Honors College professor Rob Zaretsky has had a prolific year, publishing two recent books—Albert Camus: Elements of a Life (Cornell UP 2010) and Modern France and its Empire Since 1870 (Oxford UP 2010), co-written with Alice Conklin and Sarah Fishman—and a multitude of recent articles, from “Silence Follows: Albert Camus in Algeria” (Virginia Quarterly Review Winter 2010), “Fifty Years Later, Camus Lives On” (Le Monde Diplomatique January 2010), and “Ever Returning to the Same Sea and her Silence,” (The Drawbridge Winter 2009) to articles on Avatar and the Haitian earthquake in the Houston Chronicle. In a recent New York Times opinion article (“The Tea Party Last Time” February 2, 2010), Zaretsky compared the current Tea Party protesters to the Poujadist movement of 1950s France. He describes how the “political center evaporated” in a “movement that [brought] nothing to the ballot box except anger.”
In relating these personal accomplishments to his work in The Honors College, Professor Zaretsky gives credit to the College, his colleagues here, and his students. “I wouldn’t have written so successfully without the support of Honors and Ted [Estess],” Professor Zaretsky said. He’s quick to point out that the interdisciplinary nature of the College and The Human Situation course have played a role as well: “I’m writing books I would never have written as just a historian. I’m a better scholar and a better writer because of Honors.”
In fact, one of Zaretsky’s earlier books—The Philosopher’s Quarrel: Rousseau, Hume, and the Limits of Human Understanding, written with former Honors College professor John Scott (now a professor in political science at UC Davis), has its origins directly in The Human Situation course. The Human Situation, with its “exchange of ideas among people of very different disciplines” in “mostly an atmosphere of friendship” led to conversations between Professors Zaretsky and Scott that led to a screenplay. After realizing that their goals were more suited to a book, The Philosopher’s Quarrel was the result.
Continuing and contributing to the ongoing conversation, Professors Zaretsky and David Mikics gave a talk in The Honors College Commons asking “Do Intellectuals (Still) Matter?: A Conversation on Albert Camus and Jacques Derrida.” The professors described how Camus and Derrida were both similar and different, and defined what it meant — and still means—to be an intellectual.
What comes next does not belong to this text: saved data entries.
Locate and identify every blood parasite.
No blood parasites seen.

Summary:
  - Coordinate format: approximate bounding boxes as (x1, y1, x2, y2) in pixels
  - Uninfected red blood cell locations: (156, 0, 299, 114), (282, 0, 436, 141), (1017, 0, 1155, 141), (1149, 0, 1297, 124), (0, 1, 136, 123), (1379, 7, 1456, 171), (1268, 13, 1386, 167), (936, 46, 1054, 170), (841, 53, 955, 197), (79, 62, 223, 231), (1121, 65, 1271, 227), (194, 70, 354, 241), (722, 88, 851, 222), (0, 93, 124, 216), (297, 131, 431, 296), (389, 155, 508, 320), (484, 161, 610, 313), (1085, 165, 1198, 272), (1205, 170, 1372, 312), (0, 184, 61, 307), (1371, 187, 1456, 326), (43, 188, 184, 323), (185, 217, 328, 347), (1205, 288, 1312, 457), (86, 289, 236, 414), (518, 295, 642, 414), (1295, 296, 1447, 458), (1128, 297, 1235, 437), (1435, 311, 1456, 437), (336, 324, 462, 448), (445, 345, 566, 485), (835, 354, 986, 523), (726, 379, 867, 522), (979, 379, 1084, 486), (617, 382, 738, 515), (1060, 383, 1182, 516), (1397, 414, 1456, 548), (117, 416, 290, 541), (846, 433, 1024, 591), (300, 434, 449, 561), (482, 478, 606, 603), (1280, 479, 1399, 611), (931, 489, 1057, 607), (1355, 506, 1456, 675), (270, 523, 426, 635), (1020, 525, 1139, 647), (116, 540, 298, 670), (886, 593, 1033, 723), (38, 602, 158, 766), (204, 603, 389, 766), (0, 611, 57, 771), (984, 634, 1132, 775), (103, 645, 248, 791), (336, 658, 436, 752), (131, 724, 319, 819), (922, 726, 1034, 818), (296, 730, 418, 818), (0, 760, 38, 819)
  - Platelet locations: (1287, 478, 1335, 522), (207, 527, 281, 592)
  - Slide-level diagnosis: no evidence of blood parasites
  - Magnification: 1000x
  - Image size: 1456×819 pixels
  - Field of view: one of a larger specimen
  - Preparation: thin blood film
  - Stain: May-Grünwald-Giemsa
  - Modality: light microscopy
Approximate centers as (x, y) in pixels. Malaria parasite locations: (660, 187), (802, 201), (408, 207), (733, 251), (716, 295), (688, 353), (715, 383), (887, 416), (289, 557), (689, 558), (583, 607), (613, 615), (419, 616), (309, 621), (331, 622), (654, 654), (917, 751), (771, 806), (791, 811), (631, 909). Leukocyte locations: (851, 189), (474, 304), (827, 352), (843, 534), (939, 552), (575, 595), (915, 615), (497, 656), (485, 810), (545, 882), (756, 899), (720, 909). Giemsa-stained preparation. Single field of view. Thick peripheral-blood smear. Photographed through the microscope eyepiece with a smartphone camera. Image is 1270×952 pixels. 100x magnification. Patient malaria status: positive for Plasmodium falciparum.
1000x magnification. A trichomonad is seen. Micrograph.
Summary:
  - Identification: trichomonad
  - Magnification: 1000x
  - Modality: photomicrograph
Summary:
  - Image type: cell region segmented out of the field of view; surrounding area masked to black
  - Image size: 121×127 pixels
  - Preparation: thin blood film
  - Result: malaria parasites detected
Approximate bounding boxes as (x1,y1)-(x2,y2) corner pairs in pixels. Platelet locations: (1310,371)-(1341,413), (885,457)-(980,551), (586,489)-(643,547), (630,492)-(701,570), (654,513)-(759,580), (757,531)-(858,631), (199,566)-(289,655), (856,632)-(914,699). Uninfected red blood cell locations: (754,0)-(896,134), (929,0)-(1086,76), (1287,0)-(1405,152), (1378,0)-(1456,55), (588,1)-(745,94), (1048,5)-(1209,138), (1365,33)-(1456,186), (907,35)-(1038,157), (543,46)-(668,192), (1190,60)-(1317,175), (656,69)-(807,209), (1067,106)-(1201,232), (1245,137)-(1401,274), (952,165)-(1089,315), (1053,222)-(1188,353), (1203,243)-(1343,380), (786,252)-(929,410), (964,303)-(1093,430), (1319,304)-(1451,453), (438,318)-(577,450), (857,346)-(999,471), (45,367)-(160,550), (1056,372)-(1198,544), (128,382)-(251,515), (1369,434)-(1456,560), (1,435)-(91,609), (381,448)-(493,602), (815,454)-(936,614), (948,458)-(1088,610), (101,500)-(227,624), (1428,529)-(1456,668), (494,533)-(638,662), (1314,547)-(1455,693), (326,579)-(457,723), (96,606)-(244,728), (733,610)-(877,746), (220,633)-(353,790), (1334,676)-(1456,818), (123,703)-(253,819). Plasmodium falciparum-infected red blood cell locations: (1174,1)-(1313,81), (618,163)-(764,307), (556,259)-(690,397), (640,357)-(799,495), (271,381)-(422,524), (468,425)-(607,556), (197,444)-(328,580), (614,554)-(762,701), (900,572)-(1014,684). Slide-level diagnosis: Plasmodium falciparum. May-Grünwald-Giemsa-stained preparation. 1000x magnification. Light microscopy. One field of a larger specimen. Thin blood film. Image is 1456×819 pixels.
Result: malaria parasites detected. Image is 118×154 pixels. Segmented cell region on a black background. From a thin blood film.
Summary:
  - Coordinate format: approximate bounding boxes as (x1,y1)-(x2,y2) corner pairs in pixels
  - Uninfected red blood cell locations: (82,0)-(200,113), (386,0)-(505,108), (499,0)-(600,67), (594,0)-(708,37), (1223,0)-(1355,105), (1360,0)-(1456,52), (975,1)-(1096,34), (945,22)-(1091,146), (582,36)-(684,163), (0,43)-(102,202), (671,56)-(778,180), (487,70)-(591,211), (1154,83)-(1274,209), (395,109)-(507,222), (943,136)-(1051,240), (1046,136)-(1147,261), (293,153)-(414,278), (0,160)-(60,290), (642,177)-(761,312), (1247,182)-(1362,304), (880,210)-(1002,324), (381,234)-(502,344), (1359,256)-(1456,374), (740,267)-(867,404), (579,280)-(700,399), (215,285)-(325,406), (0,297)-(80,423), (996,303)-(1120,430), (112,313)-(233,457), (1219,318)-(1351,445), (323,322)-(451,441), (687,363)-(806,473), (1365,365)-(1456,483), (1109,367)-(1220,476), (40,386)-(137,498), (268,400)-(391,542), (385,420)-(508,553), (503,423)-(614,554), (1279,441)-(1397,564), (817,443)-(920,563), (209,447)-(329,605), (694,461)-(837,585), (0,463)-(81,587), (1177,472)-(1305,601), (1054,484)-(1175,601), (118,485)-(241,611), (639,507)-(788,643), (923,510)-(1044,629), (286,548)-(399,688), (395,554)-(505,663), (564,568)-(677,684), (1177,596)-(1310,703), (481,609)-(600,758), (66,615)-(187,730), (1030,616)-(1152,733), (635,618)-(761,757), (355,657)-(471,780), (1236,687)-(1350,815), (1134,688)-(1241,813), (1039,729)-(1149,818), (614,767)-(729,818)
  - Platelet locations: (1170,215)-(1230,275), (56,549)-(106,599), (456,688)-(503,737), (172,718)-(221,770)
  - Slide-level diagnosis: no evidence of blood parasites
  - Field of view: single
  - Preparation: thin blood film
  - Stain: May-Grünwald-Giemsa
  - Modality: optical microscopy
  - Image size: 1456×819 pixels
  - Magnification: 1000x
The well-attended talk, which featured both professors reading from their recent books, drew members of the Honors community and from across the university for open questions and discussion.
In addition to his writing, Zaretsky continues to teach in The Human Situation, and has been working with Brian Johnston, an English teacher at Sam Rayburn High School in Pasadena, to teach a seminar on the Iliad for high school students in the Estess Alumni Library.